You stop by your locker before you head to the rehearsal room to drop off your belongings. You set your satchel down and turn the grey metal dial as you enter the new combination to your locker. It takes you two tries to get it right, and it opens up with a very slight creak. You had to get it changed about two weeks ago since someone had managed to break into it and steal your iPod, your recorder, a library book—which you had to end up paying for—and a few of your other belongings.


Your locker had been thoroughly vandalized, with nothing but broken glass and what looked like lipstick streaks left behind.

The perpetrator still hasn’t been found to date, so the only thing the faculty head could do when it happened was make an announcement of the incident and arrange to have your combination replaced.


You suspected and still suspect that it’s someone in your class who did it—probably Wendy or Julianne—but you have no proof to back your theory up.


Besides, the Dastardly Duo aren’t your only suspects.

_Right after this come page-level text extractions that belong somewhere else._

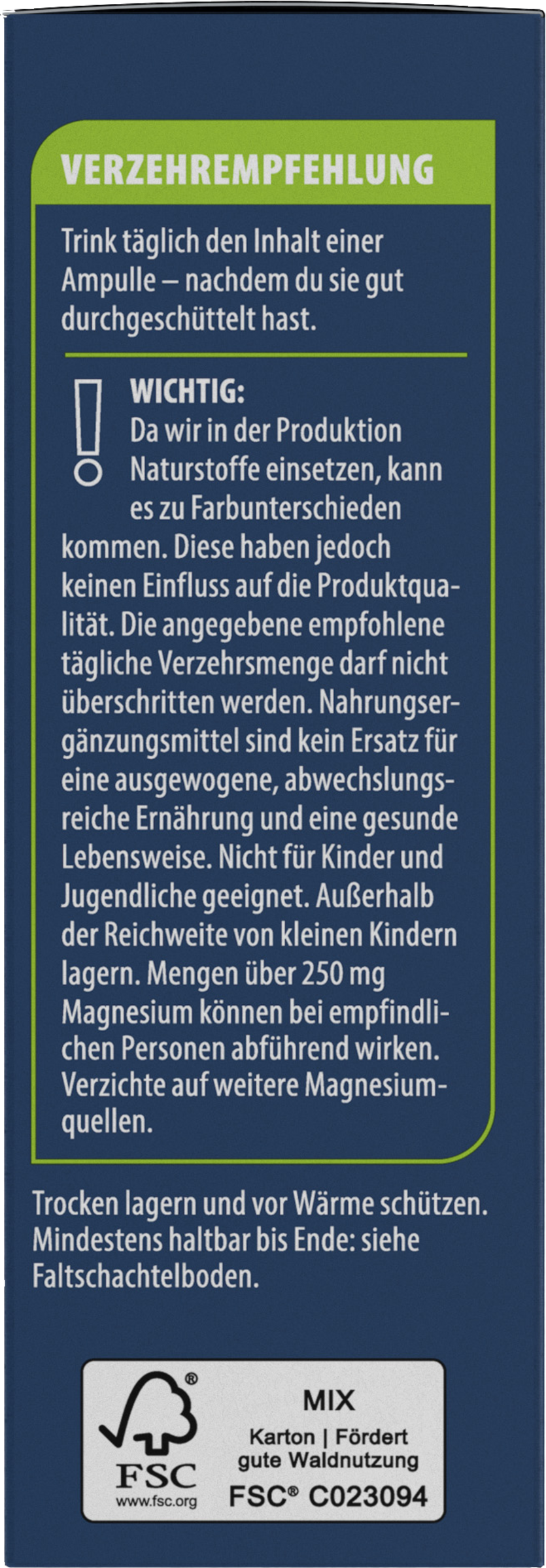 VERZEHREMPFEHLUNG

Trink täglich den Inhalt einer Ampulle – nachdem du sie gut durchgeschüttelt hast.

WICHTIG:
Da wir in der Produktion Naturstoffe einsetzen, kann es zu Farbunterschieden kommen. Diese haben jedoch keinen Einfluss auf die Produktqualität. Die angegebene empfohlene tägliche Verzehrsmenge darf nicht überschritten werden. Nahrungsergänzungsmittel sind kein Ersatz für eine ausgewogene, abwechslungsreiche Ernährung und eine gesunde Lebensweise. Nicht für Kinder und Jugendliche geeignet. Außerhalb der Reichweite von kleinen Kindern lagern. Mengen über 250 mg Magnesium können bei empfindlichen Personen abführend wirken. Verzichte auf weitere Magnesiumquellen.

Trocken lagern und vor Wärme schützen. Mindestens haltbar bis Ende: siehe Faltschachtelboden.

FSC
www.fsc.org
MIX
Karton | Fördert gute Waldnutzung
FSC® C023094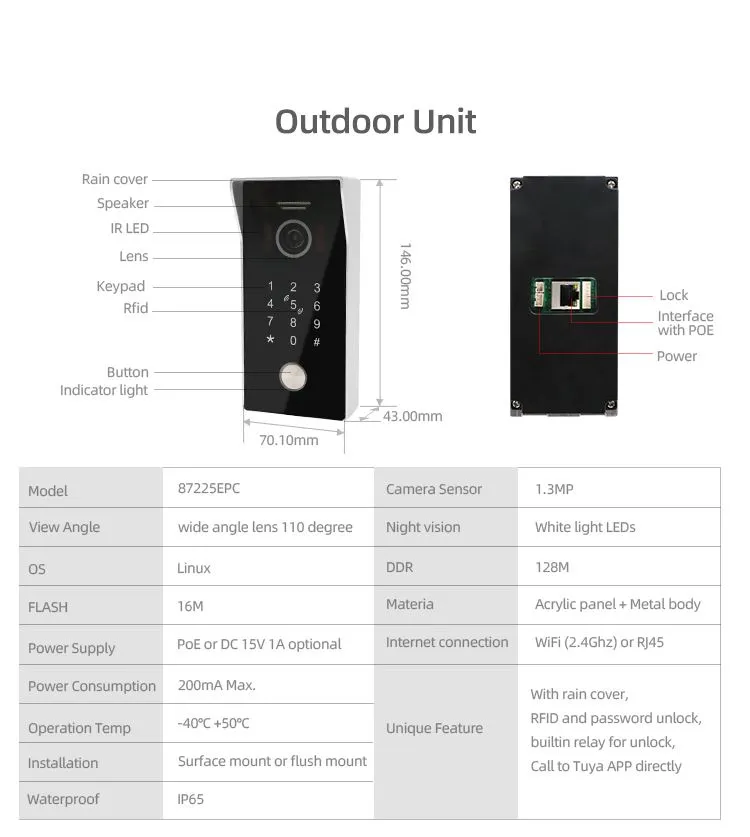 Outdoor Unit

Rain cover
Speaker
IR LED
Lens
Keypad
Rfid
Button
Indicator light

1 2 3
4 5 6
7 8 9
* 0 #

146.00mm
43.00mm
70.10mm

Lock
Interface with POE
Power

| Model | 87225EPC | Camera Sensor | 1.3MP |
|---|---|---|---|
| View Angle | wide angle lens 110 degree | Night vision | White light LEDs |
| OS | Linux | DDR | 128M |
| FLASH | 16M | Materia | Acrylic panel + Metal body |
| Power Supply | PoE or DC 15V 1A optional | Internet connection | WiFi (2.4Ghz) or RJ45 |
| Power Consumption | 200mA Max. | Unique Feature | With rain cover, RFID and password unlock, builtin relay for unlock, Call to Tuya APP directly |
| Operation Temp | -40℃ +50℃ | | |
| Installation | Surface mount or flush mount | | |
| Waterproof | IP65 | | |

There are quite a few classmates who really don’t care too much for your existence, and you guess that mostly has to do with the fact that you’re one of the top music students in the school and most of your professors seem to take a liking to you.

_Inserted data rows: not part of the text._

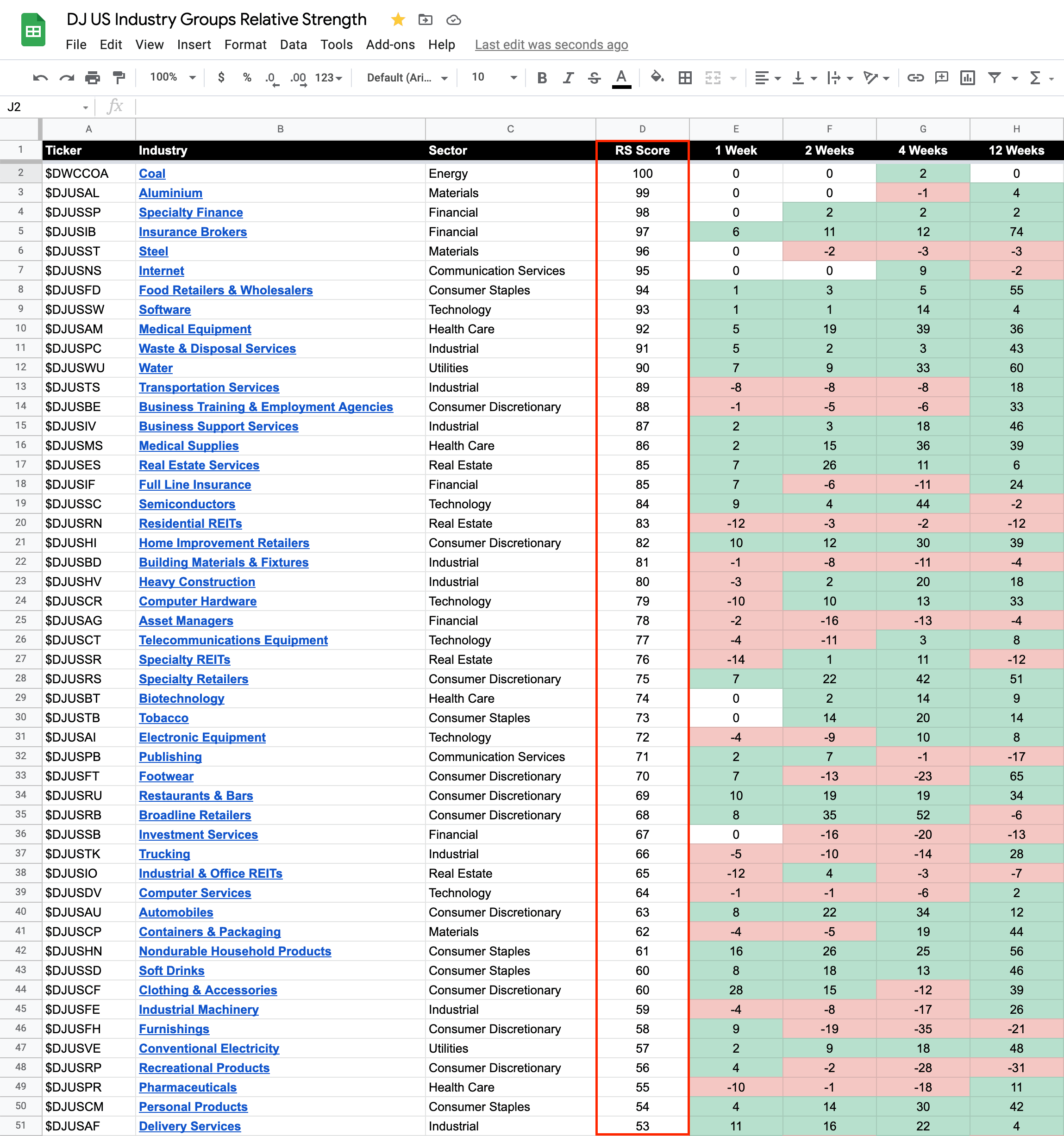 DJ US Industry Groups Relative Strength

File Edit View Insert Format Data Tools Add-ons Help Last edit was seconds ago

100% $ % .0 .00 123 Default (Ari... 10 B I S A

J2 fx

| | A | B | C | D | E | F | G | H |
|---|---|---|---|---|---|---|---|---|
| 1 | Ticker | Industry | Sector | RS Score | 1 Week | 2 Weeks | 4 Weeks | 12 Weeks |
| 2 | $DWCCOA | Coal | Energy | 100 | 0 | 0 | 2 | 0 |
| 3 | $DJUSAL | Aluminium | Materials | 99 | 0 | 0 | -1 | 4 |
| 4 | $DJUSSP | Specialty Finance | Financial | 98 | 0 | 2 | 2 | 2 |
| 5 | $DJUSIB | Insurance Brokers | Financial | 97 | 6 | 11 | 12 | 74 |
| 6 | $DJUSST | Steel | Materials | 96 | 0 | -2 | -3 | -3 |
| 7 | $DJUSNS | Internet | Communication Services | 95 | 0 | 0 | 9 | -2 |
| 8 | $DJUSFD | Food Retailers & Wholesalers | Consumer Staples | 94 | 1 | 3 | 5 | 55 |
| 9 | $DJUSSW | Software | Technology | 93 | 1 | 1 | 14 | 4 |
| 10 | $DJUSAM | Medical Equipment | Health Care | 92 | 5 | 19 | 39 | 36 |
| 11 | $DJUSPC | Waste & Disposal Services | Industrial | 91 | 5 | 2 | 3 | 43 |
| 12 | $DJUSWU | Water | Utilities | 90 | 7 | 9 | 33 | 60 |
| 13 | $DJUSTS | Transportation Services | Industrial | 89 | -8 | -8 | -8 | 18 |
| 14 | $DJUSBE | Business Training & Employment Agencies | Consumer Discretionary | 88 | -1 | -5 | -6 | 33 |
| 15 | $DJUSIV | Business Support Services | Industrial | 87 | 2 | 3 | 18 | 46 |
| 16 | $DJUSMS | Medical Supplies | Health Care | 86 | 2 | 15 | 36 | 39 |
| 17 | $DJUSES | Real Estate Services | Real Estate | 85 | 7 | 26 | 11 | 6 |
| 18 | $DJUSIF | Full Line Insurance | Financial | 85 | 7 | -6 | -11 | 24 |
| 19 | $DJUSSC | Semiconductors | Technology | 84 | 9 | 4 | 44 | -2 |
| 20 | $DJUSRN | Residential REITs | Real Estate | 83 | -12 | -3 | -2 | -12 |
| 21 | $DJUSHI | Home Improvement Retailers | Consumer Discretionary | 82 | 10 | 12 | 30 | 39 |
| 22 | $DJUSBD | Building Materials & Fixtures | Industrial | 81 | -1 | -8 | -11 | -4 |
| 23 | $DJUSHV | Heavy Construction | Industrial | 80 | -3 | 2 | 20 | 18 |
| 24 | $DJUSCR | Computer Hardware | Technology | 79 | -10 | 10 | 13 | 33 |
| 25 | $DJUSAG | Asset Managers | Financial | 78 | -2 | -16 | -13 | -4 |
| 26 | $DJUSCT | Telecommunications Equipment | Technology | 77 | -4 | -11 | 3 | 8 |
| 27 | $DJUSSR | Specialty REITs | Real Estate | 76 | -14 | 1 | 11 | -12 |
| 28 | $DJUSRS | Specialty Retailers | Consumer Discretionary | 75 | 7 | 22 | 42 | 51 |
| 29 | $DJUSBT | Biotechnology | Health Care | 74 | 0 | 2 | 14 | 9 |
| 30 | $DJUSTB | Tobacco | Consumer Staples | 73 | 0 | 14 | 20 | 14 |
| 31 | $DJUSAI | Electronic Equipment | Technology | 72 | -4 | -9 | 10 | 8 |
| 32 | $DJUSPB | Publishing | Communication Services | 71 | 2 | 7 | -1 | -17 |
| 33 | $DJUSFT | Footwear | Consumer Discretionary | 70 | 7 | -13 | -23 | 65 |
| 34 | $DJUSRU | Restaurants & Bars | Consumer Discretionary | 69 | 10 | 19 | 19 | 34 |
| 35 | $DJUSRB | Broadline Retailers | Consumer Discretionary | 68 | 8 | 35 | 52 | -6 |
| 36 | $DJUSSB | Investment Services | Financial | 67 | 0 | -16 | -20 | -13 |
| 37 | $DJUSTK | Trucking | Industrial | 66 | -5 | -10 | -14 | 28 |
| 38 | $DJUSIO | Industrial & Office REITs | Real Estate | 65 | -12 | 4 | -3 | -7 |
| 39 | $DJUSDV | Computer Services | Technology | 64 | -1 | -1 | -6 | 2 |
| 40 | $DJUSAU | Automobiles | Consumer Discretionary | 63 | 8 | 22 | 34 | 12 |
| 41 | $DJUSCP | Containers & Packaging | Materials | 62 | -4 | -5 | 19 | 44 |
| 42 | $DJUSHN | Nondurable Household Products | Consumer Staples | 61 | 16 | 26 | 25 | 56 |
| 43 | $DJUSSD | Soft Drinks | Consumer Staples | 60 | 8 | 18 | 13 | 46 |
| 44 | $DJUSCF | Clothing & Accessories | Consumer Discretionary | 60 | 28 | 15 | -12 | 39 |
| 45 | $DJUSFE | Industrial Machinery | Industrial | 59 | -4 | -8 | -17 | 26 |
| 46 | $DJUSFH | Furnishings | Consumer Discretionary | 58 | 9 | -19 | -35 | -21 |
| 47 | $DJUSVE | Conventional Electricity | Utilities | 57 | 2 | 9 | 18 | 48 |
| 48 | $DJUSRP | Recreational Products | Consumer Discretionary | 56 | 4 | -2 | -28 | -31 |
| 49 | $DJUSPR | Pharmaceuticals | Health Care | 55 | -10 | -1 | -18 | 11 |
| 50 | $DJUSCM | Personal Products | Consumer Staples | 54 | 4 | 14 | 30 | 42 |
| 51 | $DJUSAF | Delivery Services | Industrial | 53 | 11 | 16 | 22 | 4 |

You were appointed lead vocalist earlier this semester, as well as lead pianist, and apparently, only two other students have ever held two lead positions in different departments at the same time in the music school’s history. It’s obvious that some of your classmates don’t think you deserve either of the highly-coveted positions, and certainly not both at the same time.


A lot of them have claimed everything from being the granddaughter of a legendary music composer to their assumption that you’re ‘part British’—which you’re not, and you don’t know why the hell that would even make a difference, but people will obviously use anything as an excuse—as the only reasons why you were given those positions. You frequently hear passing remarks like, “She’s just lucky her grandfather was famous and had connections here” and “It’s not fair! I can sing so much better than she does. What makes her so damn special?”

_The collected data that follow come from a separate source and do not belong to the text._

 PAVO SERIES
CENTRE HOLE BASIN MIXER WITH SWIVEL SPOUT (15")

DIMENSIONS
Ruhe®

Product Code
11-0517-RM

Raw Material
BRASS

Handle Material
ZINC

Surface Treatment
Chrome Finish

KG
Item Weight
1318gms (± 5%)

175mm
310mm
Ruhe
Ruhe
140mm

It’s crazy how much perception skews the truth. You consider yourself anything but fortunate, but no one would ever agree with you based on simple outward appearances. You guess you should have expected the disgruntled reactions of your classmates.


Like most classical art fields, classical vocal music is a highly competitive field anywhere in the world, and people will use any excuse they can come up with to discredit their competition.


You’re sure the classical ballet dancers across the hall have it much, much harder. You’ve seen firsthand how fierce the competition in their department can get, and you sometimes wonder if most of the dancers still enjoy dancing with all the pressure they’re constantly under.


Lord knows you wouldn’t.


You guess you just have to be extra careful and vigilant from now on. It’s not like you can afford to lose any more of your stuff.


You take your beanie and jacket off, shoving them into the medium sized locker, and your satchel soon follows. You remember to grab your new MP3 player from it before you close it. Okay, it’s not exactly new, but you feel like it is.


Trixie’s older brother, Drake, gave it to you last week, insisting that you take it when he heard about what had happened with your locker. You almost wish Trixie hadn’t told him.


You were extremely reluctant to take his music player when he offered it to you, even though it was exactly the miracle you needed. You absolutely hate feeling indebted to anyone, and you hate the idea of Drake feeling sorry for you even more. You also hate the fact that you like the guy, and although you’ve had something of a crush on for him for a little over a year now, you know you’ll never act on those feelings.


It probably sounds absurd to most people, and you’ll never admit it to anyone, but one of the greatest fears you have in life…is falling in love.




You’re kind of dysfunctional like that.


Your greatest fear isn’t dying broke or starving to death or being alone for the rest of your life. Not even the thought of having maggots crawling out of your nose makes your system shut down like the thought of being deeply in love with someone.


You don’t know if that’s sad or what.


You mean, most people crave love and romance and spend incredible amounts of time and energy searching for it.


But not you.


Every time love so much as tiptoes your way, you run from it faster than Usain Bolt ever could, and do everything in your power to eradicate any sign of it in your life. You’d heartily welcome the plague over it.


You weren’t always like this, though.


You thought you wanted love once upon a time, and on very few, rare occasions, you still think you might, but you know for a fact that you wouldn’t be able to handle being in love if a bucket of the stuff was thrown right in your face. You just wouldn’t; not after seeing what being in love did to your father.


Not after witnessing and being part of the toxic and destructive aftermath that resulted from that whole situation.


Your body shudders involuntarily, not from any remnants of the cold outside, but from unpleasant memories.


You actively push the depressing thoughts from your mind before they wander any further.


You scrunch your hair into a messy ponytail and put your earphones on as you walk to the back door of the rehearsal room, actively switching your focus to music so that you don’t have to think about your somber past. At least not for the next few hours.